I fall into step alongside the group as I do everything I can to make things normal again, but it’s clear that things have shifted in ways that I don’t really know how to handle.

It’s not that Nico’s mean or unkind—he still smiles, he still waits for me outside every boutique, he still laughs at my jokes, but there is a politeness to the laughter that feels more like distance.

He doesn’t point out silly store names, only chortles dutifully at “Pasta la Vista” when I read it out loud.

We pass by a table of the kitschy penis-shaped noodles that are in seemingly every souvenir shop up and down the coast and I try to catch his eye, but he’s looking straight ahead, talking to Michael about the weather.

It’s fine, at least, because I find the most perfect gift to supplement the one I already have for Nico. I covertly purchase it, stealing glances behind my shoulder, then conceal it in my backpack so he doesn’t have a chance to see. Afterward, I find him a block away.

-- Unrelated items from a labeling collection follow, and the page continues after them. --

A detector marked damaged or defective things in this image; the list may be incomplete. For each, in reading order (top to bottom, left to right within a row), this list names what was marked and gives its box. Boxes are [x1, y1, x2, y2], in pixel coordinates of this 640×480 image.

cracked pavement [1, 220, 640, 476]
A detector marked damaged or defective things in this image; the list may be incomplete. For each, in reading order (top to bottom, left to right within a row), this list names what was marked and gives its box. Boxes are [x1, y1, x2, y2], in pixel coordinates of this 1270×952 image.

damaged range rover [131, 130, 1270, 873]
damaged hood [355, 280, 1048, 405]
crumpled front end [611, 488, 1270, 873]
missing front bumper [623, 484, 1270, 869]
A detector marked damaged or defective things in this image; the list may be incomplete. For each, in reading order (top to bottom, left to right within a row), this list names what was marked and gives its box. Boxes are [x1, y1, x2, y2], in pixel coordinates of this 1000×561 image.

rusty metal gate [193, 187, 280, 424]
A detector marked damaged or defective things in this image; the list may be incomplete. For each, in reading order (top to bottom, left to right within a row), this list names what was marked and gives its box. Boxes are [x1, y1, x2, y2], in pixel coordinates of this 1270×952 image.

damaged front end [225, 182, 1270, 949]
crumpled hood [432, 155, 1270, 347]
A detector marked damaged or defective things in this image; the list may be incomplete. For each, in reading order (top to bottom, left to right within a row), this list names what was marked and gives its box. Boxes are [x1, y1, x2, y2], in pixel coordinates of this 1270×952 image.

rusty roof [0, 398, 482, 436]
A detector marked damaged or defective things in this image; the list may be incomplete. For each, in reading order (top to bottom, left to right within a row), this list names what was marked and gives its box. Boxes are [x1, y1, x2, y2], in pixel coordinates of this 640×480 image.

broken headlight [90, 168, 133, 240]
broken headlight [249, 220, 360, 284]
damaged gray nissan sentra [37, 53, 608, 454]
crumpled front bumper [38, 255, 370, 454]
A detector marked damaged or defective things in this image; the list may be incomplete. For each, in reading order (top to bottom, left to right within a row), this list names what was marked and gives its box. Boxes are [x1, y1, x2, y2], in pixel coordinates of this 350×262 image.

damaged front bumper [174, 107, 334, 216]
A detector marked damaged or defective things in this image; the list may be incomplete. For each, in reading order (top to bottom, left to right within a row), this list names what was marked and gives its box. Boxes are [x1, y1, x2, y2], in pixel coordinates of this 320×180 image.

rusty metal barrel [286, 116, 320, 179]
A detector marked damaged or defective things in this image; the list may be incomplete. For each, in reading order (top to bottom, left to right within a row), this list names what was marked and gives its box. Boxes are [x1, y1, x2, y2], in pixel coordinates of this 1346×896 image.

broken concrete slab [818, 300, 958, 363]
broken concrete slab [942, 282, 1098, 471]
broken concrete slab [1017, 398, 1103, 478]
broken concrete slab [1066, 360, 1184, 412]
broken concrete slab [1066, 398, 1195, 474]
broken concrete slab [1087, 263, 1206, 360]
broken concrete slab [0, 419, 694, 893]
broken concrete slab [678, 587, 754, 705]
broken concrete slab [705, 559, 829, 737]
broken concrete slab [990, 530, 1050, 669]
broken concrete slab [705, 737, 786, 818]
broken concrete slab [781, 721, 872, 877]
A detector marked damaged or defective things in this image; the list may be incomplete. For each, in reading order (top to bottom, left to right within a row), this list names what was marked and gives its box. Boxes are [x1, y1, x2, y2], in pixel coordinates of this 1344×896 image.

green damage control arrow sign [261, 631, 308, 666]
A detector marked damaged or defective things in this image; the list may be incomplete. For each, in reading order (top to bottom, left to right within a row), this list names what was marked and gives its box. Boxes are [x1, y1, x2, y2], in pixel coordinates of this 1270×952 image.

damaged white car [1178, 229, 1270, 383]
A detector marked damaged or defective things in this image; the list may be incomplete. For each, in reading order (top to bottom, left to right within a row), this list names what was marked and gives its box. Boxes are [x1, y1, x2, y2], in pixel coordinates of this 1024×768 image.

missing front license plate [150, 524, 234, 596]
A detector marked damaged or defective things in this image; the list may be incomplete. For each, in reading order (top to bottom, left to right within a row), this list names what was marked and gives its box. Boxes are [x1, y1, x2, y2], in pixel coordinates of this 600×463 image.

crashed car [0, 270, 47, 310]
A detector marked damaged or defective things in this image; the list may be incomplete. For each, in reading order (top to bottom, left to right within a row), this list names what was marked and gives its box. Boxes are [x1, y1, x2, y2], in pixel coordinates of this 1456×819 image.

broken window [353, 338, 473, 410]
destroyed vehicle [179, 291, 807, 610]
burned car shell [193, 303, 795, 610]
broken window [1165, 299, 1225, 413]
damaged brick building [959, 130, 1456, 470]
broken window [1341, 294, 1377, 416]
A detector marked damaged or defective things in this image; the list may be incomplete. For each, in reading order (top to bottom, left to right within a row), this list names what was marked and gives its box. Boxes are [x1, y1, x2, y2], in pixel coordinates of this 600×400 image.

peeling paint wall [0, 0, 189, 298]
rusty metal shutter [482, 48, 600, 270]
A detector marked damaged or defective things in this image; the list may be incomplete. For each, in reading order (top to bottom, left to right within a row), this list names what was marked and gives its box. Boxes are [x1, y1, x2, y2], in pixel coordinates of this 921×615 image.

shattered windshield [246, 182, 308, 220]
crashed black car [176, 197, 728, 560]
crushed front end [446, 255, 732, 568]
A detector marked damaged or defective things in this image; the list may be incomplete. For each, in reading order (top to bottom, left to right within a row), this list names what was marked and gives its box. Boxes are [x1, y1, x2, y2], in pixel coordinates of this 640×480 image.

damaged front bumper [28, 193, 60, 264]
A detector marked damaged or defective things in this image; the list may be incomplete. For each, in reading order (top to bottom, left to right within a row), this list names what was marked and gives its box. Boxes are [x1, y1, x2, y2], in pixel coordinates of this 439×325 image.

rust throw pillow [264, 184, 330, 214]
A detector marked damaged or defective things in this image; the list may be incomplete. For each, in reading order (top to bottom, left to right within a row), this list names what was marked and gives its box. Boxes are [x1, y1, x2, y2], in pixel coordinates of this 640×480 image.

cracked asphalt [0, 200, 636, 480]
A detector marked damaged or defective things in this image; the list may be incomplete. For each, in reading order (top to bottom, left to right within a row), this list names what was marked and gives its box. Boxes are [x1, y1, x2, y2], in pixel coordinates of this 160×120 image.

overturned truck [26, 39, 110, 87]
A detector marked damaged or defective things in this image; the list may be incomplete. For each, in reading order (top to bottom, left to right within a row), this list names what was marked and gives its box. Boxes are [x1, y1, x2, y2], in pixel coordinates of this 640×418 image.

“You ready to head back?” I ask, and he nods. You could hear a pin drop as we walk back to our mopeds. The conversation that typically pours out so easily has completely dried up. The silence that used to feel tranquil is now painfully awkward. Torturous.

After what feels like hours of walking, we finally reach the mopeds.

I quickly tick off the head count, and we are off again.

But Nico’s back is tense beneath my hands, and when we pause at a pull-off to let some lagging mopeds catch back up, I take the opportunity to move my grip to the sides of the leather seat instead, praying that the sharp mountain turns won’t send me flying off.

And I wonder, as he takes another tight curve, if this is yet another friendship that has been ruined by my chronic case of Wes Nile Virus.